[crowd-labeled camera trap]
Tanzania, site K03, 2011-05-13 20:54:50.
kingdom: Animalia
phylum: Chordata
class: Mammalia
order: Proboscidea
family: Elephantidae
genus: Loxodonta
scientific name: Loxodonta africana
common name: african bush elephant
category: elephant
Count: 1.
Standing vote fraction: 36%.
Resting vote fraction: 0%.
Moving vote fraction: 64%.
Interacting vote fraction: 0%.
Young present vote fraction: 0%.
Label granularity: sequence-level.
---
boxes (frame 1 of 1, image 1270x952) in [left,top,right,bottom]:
***
__Activity__: State the number of lines in the material above in which the string "fraction" appears, with no accompanying text.

__Problem solution__: 5